Gress presents his whole interpretation as opposed to a "Grand Narrative" (GN) that has supposedly been very popular and that hides the true origins of Western civilization. His Introduction starts by:

Liberty grew because it served the interests of power. [...] The key historical insight underlying this book is that liberty, and Western identity in general, are not primarily to be understood in the abstract, but as a set of practices and institutions that evolved, not from Greece, but from the synthesis of classical, Christian, and Germanic culture that took shape from the fifth to the eighth centuries A.D.

This phrase summarizes not only the author's conclusions, but also his strategy of discourse: he switches before the history of ideas and that of events, favoring the latter but also resorting to the former when needed.

## 3 January 2017

### Nanostructuration of Ionic Liquids : impact on the cation mobility. A multi-scale study.
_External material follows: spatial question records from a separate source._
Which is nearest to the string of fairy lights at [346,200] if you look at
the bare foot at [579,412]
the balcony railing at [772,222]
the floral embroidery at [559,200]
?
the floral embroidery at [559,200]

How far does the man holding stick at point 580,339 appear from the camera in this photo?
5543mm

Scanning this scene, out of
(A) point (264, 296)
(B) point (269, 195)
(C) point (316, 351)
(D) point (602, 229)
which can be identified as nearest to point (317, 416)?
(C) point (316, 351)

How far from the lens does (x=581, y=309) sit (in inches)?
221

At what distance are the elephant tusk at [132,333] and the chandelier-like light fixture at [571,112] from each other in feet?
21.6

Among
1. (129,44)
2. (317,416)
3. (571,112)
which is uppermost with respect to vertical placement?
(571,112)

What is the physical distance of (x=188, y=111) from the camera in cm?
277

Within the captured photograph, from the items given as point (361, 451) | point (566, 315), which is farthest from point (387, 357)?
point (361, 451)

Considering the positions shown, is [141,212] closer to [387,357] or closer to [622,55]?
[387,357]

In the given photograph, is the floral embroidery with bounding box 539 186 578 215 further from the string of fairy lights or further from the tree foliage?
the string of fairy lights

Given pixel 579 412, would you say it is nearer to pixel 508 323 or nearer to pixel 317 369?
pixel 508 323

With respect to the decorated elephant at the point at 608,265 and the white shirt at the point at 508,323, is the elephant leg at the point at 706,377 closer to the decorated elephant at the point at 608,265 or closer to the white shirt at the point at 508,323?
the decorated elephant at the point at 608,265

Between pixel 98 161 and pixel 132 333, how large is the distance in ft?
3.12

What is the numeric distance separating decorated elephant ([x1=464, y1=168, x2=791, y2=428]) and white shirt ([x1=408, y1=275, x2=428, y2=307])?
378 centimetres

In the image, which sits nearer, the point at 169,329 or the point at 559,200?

Our paper appeared in Nanoscale. Also, Happy New Year 2017!

## 18 December 2016

### Business as usual at the White House

After the generalized commotion surrounding the US elections died down, the feeling of surprise lingered in the press, combined with predictions of imminent disaster. Against this alarmist tendency, I'm putting forward three obvious points:
1. Although Trump's victory was unexpected (i.e. went against poll predictions), it follows a long-term pattern of Republican and Democratic presidents alternating every eight years. This has been the case since Eisenhower, with the exception of Reagan's first mandate.
2. Speaking of Reagan, there are some striking similarities with Trump: both are (were) charismatic showmen, but not very intellectual and with a penchant for made-up stories. Time will tell how deep this resemblance goes.
3. In contrast with his populist campaign speeches, Trump's post-election declarations and his cabinet choices signal that he will probably follow very closely the Republican platform: pro-big business, anti-abortion, pro-Israel, anti-environment control, for increased military spending, tax cuts for the rich, free trade and reductions in welfare programs. How many of these points were also on Clinton's agenda is left as an exercise for the reader.
Finally, what alarms me is not how far Trump is from mainstream Republicans, but rather how close the Republican party is to Trump.

## 1 December 2016

### CNRS positions - the 2017 campaign

The detail of the 2017 campaign for permanent research positions at the CNRS (Centre national de la recherche scientifique) has been published in the Journal Officiel (see links below) and the submission site is open. The submission deadline is January 6th 2017. There are 211 open positions at the CR2 level (4 less than in 2016), 75 CR1 (2 less), 256 DR2 (+3) and 2 DR1 (+2). The total number has been stable over the last five years, as shown in the graph below:

The official texts: CR2, CR1, DR2, DR1.

## 21 November 2016

### Internship proposals

I have two internship openings at the M2 level for 2017. Contact me for more information.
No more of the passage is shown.